Pick out every line below that contains the word "floor", matching case exactly, and copy each one.

--

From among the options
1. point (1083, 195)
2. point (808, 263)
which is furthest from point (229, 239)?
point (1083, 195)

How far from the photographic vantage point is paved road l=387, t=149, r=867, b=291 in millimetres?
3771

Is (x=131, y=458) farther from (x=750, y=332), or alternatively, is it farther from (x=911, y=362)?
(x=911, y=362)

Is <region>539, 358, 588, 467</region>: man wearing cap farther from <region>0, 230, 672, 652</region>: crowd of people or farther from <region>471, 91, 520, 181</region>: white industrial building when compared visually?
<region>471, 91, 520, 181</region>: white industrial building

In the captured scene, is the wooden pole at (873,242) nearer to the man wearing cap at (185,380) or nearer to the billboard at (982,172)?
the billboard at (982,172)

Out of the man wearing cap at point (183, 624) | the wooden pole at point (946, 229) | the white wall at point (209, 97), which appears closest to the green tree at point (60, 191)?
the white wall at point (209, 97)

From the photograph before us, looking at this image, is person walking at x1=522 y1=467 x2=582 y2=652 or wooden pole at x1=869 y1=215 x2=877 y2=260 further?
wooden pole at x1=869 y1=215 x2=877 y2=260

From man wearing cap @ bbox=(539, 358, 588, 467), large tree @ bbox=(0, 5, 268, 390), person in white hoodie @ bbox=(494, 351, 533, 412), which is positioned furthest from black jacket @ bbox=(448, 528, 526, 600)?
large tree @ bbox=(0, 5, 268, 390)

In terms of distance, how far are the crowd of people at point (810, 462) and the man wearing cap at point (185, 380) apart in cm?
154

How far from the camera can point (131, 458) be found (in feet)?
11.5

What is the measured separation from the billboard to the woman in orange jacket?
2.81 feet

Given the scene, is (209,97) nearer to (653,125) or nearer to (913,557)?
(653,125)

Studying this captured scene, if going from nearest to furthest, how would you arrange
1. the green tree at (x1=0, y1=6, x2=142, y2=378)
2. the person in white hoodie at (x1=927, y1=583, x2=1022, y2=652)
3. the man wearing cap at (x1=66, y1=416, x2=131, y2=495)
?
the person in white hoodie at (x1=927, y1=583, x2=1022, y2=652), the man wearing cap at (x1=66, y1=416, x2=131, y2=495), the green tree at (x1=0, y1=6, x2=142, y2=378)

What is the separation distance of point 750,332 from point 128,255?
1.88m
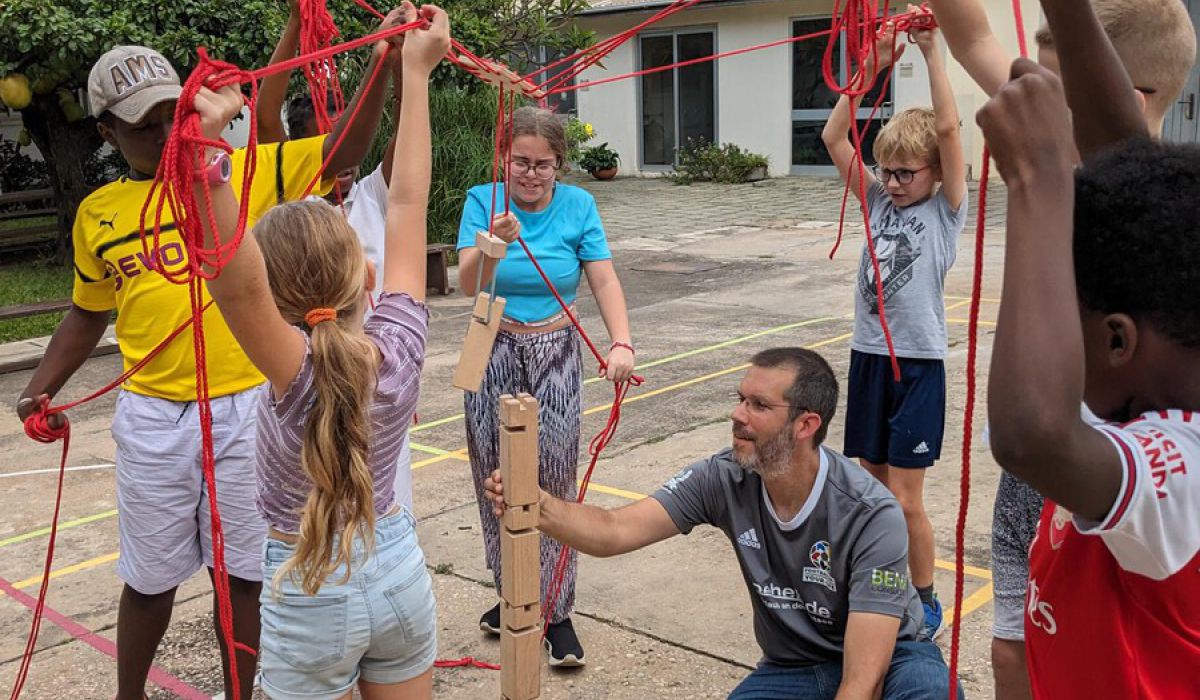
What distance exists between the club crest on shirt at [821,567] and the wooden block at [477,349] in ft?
2.91

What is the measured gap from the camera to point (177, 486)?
303 centimetres

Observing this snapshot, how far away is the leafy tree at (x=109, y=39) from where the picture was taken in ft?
32.3

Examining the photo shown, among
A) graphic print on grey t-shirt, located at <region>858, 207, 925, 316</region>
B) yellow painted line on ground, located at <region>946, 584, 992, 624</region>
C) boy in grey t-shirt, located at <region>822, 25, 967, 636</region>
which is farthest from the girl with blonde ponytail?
yellow painted line on ground, located at <region>946, 584, 992, 624</region>

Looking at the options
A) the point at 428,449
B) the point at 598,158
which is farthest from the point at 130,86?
the point at 598,158

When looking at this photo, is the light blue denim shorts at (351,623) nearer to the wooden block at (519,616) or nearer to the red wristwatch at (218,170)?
the wooden block at (519,616)

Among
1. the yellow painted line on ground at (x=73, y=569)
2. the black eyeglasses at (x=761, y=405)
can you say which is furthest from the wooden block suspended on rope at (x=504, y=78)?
the yellow painted line on ground at (x=73, y=569)

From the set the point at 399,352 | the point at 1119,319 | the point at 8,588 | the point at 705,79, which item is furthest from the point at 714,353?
the point at 705,79

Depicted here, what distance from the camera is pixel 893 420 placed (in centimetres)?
374

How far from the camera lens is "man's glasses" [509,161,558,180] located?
361cm

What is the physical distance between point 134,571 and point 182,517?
0.20m

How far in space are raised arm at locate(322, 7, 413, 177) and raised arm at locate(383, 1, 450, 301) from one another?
0.70 ft

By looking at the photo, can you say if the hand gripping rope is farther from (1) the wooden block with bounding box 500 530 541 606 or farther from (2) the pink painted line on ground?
(1) the wooden block with bounding box 500 530 541 606

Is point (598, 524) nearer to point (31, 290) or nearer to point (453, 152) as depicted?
point (453, 152)

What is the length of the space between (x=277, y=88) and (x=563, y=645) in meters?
1.89
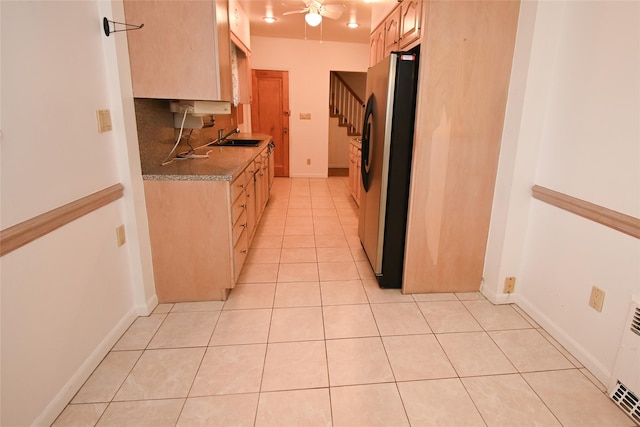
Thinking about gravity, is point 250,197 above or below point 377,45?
below

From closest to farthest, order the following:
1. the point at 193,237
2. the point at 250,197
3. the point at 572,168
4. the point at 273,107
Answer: the point at 572,168, the point at 193,237, the point at 250,197, the point at 273,107

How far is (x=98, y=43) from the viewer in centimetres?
176

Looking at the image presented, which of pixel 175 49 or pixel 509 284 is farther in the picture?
pixel 509 284

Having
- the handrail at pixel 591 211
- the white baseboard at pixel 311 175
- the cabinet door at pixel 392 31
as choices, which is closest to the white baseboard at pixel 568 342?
the handrail at pixel 591 211

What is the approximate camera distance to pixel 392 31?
2.85m

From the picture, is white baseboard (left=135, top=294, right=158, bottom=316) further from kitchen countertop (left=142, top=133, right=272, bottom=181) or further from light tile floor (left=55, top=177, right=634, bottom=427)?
kitchen countertop (left=142, top=133, right=272, bottom=181)

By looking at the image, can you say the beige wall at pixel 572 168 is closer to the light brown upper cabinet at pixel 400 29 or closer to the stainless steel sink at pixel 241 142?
the light brown upper cabinet at pixel 400 29

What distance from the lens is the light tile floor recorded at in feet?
4.97

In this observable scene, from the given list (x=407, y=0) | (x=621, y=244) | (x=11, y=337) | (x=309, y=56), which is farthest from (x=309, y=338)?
(x=309, y=56)

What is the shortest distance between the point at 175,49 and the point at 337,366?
6.89ft

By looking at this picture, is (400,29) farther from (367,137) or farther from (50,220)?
(50,220)

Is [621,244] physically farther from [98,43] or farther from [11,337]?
[98,43]

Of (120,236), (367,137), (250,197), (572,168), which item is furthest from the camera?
(250,197)

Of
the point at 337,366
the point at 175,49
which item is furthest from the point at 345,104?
the point at 337,366
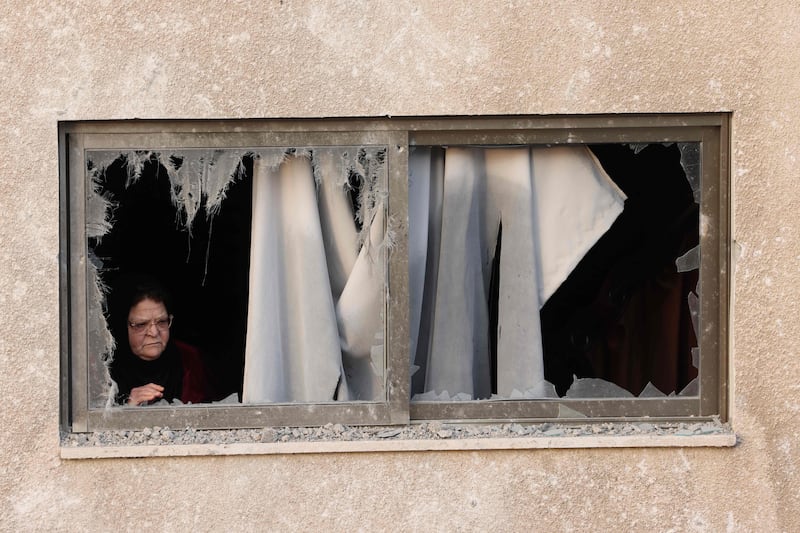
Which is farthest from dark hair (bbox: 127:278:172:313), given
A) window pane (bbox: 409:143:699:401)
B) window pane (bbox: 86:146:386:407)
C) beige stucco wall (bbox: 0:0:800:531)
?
window pane (bbox: 409:143:699:401)

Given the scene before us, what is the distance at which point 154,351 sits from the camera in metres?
4.07

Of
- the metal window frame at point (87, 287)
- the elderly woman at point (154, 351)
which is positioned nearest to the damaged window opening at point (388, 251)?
the metal window frame at point (87, 287)

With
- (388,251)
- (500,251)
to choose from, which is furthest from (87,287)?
(500,251)

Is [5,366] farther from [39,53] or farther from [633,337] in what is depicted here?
[633,337]

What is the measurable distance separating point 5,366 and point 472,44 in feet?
6.83

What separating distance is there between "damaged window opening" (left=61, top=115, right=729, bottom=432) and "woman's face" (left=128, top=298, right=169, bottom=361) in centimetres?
25

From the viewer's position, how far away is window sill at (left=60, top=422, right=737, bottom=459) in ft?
10.9

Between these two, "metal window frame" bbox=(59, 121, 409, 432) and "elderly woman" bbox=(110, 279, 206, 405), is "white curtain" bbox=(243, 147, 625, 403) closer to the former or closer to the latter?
"metal window frame" bbox=(59, 121, 409, 432)

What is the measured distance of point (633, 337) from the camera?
5.00 metres

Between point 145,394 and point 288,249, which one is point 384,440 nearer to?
point 288,249

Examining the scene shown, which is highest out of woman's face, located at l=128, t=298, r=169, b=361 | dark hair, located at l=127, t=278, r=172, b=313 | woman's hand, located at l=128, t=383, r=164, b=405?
dark hair, located at l=127, t=278, r=172, b=313

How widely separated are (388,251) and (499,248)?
49 cm

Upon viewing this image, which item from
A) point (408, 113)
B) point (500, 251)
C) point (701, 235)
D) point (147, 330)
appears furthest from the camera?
point (147, 330)

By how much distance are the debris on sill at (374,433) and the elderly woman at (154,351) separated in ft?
1.14
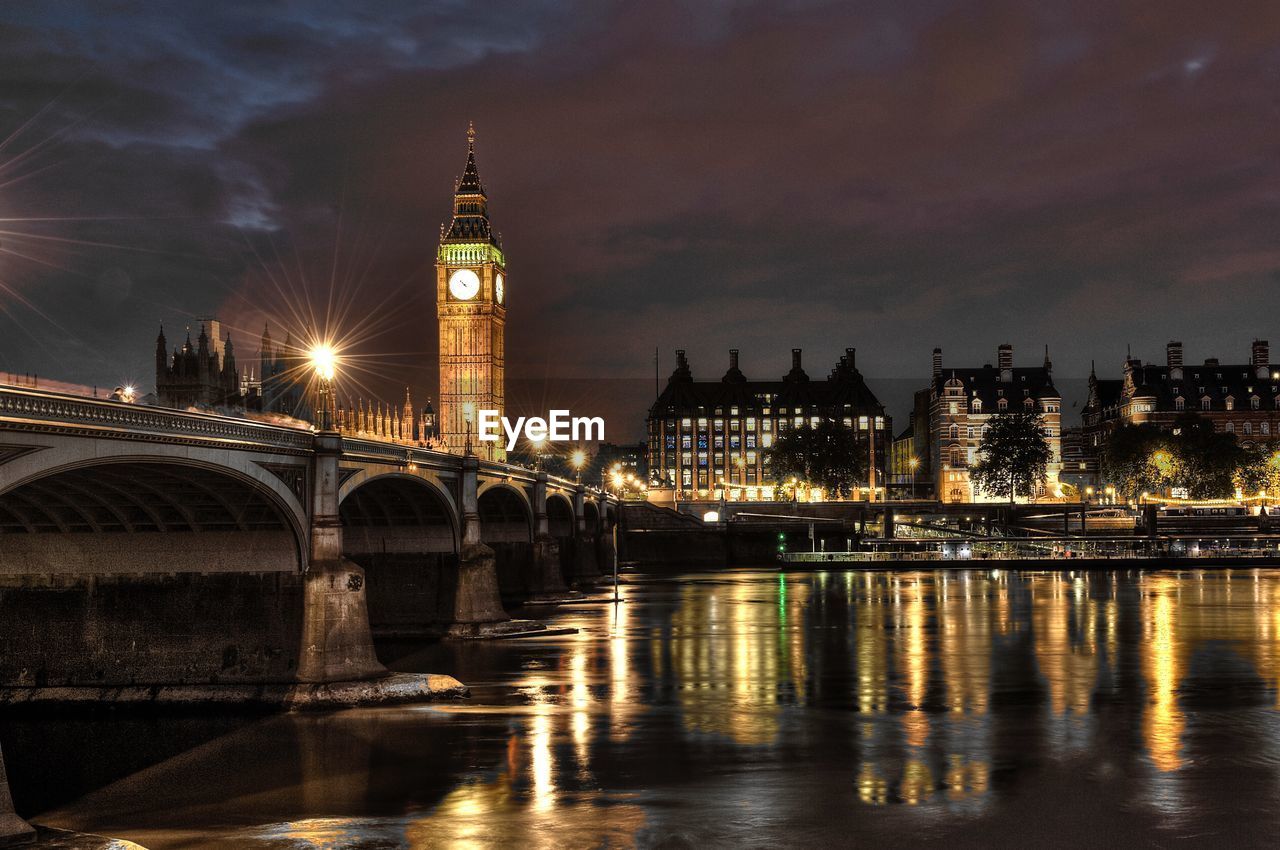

--

Task result:
From the picture, is white baseboard (left=135, top=294, right=158, bottom=316) further from kitchen countertop (left=142, top=133, right=272, bottom=181) or further from light tile floor (left=55, top=177, right=634, bottom=427)?
What distance from the lens is the light tile floor recorded at in feet?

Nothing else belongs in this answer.